Related Party Transactions and Other Governance Considerations
- Voting Control: Marlett and DiGiandomenico own all Class B shares (5 votes/share), controlling ~85% of eligible votes; Marlett personal voting power 63.1% .
- Service Agreements: MDB paid MDB Capital S.A. (owned by Marlett and DiGiandomenico) $1,485,822 (2024) and $1,123,401 (2023) for outsourced services; ongoing agreement remains .
- Portfolio/Partner Transactions: PatentVest (MDB subsidiary) recorded 2024 revenues of $41,400 from eXoZymes (MDB ~47% owned) and recognized $80,995 of costs related to ENDRA Life Sciences (board overlap with an MDB executive), plus related-party receivables $63,759 and other reimbursable expenses payable $22,842 (settled per normal course) .
- Indemnification: Broad D&O indemnification and expense advancement; separate indemnification agreements with directors and executives .
Multi-year Compensation and Holdings (Selected Disclosures)
| Item | 2023 | 2024 |
|---|---|---|
| Salary (USD) | $350,000 | $350,000 |
| Cash Bonus Paid | $0 | $0 |
| Stock Awards (FV) | $0 | $340,500 |
| Option Awards (FV) | $12,650 | $12,673 |
| Options Outstanding (12/31) | Exercisable: 15,149; Equity incentive “unearned”: 21,642; Price $2.44; Exp 1/31/2028 | Exercisable: 20,343; Equity incentive “unearned”: 5,627; Price $2.44; Exp 1/31/2028 |
| RSU Status | Grant 1,000,000 (4/15/2022); vest 5 yrs; portion performance-conditioned | Forfeited 50,000 (4/15/2024); 900,000 converted to options (4/28/2025) |
Compensation Structure Analysis
- Mix shift: 2024 added $340.5k in stock awards versus none in 2023, increasing equity mix and at-risk compensation .
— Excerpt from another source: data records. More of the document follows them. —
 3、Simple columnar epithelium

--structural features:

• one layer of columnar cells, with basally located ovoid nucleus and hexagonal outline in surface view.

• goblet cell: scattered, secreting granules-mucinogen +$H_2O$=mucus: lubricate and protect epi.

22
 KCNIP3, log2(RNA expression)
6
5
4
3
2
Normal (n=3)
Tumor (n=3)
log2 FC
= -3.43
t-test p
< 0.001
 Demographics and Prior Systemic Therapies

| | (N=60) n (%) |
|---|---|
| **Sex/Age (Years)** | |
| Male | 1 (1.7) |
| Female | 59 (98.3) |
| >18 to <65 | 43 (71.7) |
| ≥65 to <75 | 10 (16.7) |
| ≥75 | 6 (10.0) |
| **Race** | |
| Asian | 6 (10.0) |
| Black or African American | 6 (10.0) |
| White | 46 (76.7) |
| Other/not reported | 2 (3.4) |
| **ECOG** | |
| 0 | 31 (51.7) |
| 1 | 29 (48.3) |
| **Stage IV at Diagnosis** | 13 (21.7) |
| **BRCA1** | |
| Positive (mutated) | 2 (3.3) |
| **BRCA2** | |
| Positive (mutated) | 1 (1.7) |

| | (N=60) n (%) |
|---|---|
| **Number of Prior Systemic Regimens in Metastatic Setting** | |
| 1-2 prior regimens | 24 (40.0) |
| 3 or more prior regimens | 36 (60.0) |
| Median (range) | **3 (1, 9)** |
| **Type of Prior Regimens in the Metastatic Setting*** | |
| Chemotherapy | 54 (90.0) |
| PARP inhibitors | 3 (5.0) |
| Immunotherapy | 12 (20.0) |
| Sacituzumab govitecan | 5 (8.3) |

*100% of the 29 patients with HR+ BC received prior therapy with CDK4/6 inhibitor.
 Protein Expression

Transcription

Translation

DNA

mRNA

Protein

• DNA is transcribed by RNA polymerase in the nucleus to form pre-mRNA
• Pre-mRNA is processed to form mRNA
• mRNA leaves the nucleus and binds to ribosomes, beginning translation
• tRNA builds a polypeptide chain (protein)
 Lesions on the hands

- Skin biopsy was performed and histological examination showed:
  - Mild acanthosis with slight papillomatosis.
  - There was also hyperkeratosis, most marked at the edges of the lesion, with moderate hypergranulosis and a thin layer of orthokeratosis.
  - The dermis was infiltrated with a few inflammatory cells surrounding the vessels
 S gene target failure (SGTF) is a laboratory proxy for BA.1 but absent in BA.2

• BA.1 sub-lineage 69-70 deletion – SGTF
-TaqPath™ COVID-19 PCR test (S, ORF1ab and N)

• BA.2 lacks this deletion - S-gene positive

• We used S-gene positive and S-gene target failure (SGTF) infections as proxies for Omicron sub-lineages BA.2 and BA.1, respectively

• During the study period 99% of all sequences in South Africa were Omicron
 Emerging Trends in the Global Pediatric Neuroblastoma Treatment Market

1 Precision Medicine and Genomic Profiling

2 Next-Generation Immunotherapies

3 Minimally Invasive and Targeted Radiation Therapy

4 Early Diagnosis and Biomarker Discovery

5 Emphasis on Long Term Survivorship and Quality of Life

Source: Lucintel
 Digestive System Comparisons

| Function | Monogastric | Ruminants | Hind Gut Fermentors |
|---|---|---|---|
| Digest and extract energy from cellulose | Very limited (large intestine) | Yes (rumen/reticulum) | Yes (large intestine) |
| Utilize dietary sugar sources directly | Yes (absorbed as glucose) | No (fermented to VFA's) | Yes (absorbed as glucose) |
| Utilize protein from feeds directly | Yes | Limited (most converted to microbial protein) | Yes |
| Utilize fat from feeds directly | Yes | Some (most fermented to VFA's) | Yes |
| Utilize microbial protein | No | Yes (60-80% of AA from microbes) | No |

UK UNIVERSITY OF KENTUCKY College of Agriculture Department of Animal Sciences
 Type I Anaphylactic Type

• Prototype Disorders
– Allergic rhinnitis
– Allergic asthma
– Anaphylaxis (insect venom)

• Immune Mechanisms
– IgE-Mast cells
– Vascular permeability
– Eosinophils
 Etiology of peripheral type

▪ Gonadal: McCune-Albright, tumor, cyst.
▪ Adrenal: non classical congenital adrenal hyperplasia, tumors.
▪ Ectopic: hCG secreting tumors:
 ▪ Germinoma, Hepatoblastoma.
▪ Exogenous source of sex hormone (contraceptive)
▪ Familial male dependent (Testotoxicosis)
- Instrument change: Conversion of 900k RSUs into stock options on 4/28/2025 increases leverage to share price and may reduce near-term sell pressure tied to time-based RSU vesting; specifics of option vesting post-conversion were not disclosed .
- Governance context: No compensation committee (controlled company exemption) and CEO is also Chairman; Audit Committee reviews hedging transactions; clawback policy adopted .
Equity Ownership & Alignment Details (as of Sep 30, 2025)
| Holder | Class A Shares | % of Class A | Class B Shares | % of Class B | Combined Voting Power |
|---|---|---|---|---|---|
| Christopher Marlett | 129,933 | 2.6% | 3,755,000 | 75.1% | 63.1% |
Footnotes: Beneficial ownership table notes excluded 900,000 RSUs vesting through April 2027, but those RSUs were converted to options on April 28, 2025 .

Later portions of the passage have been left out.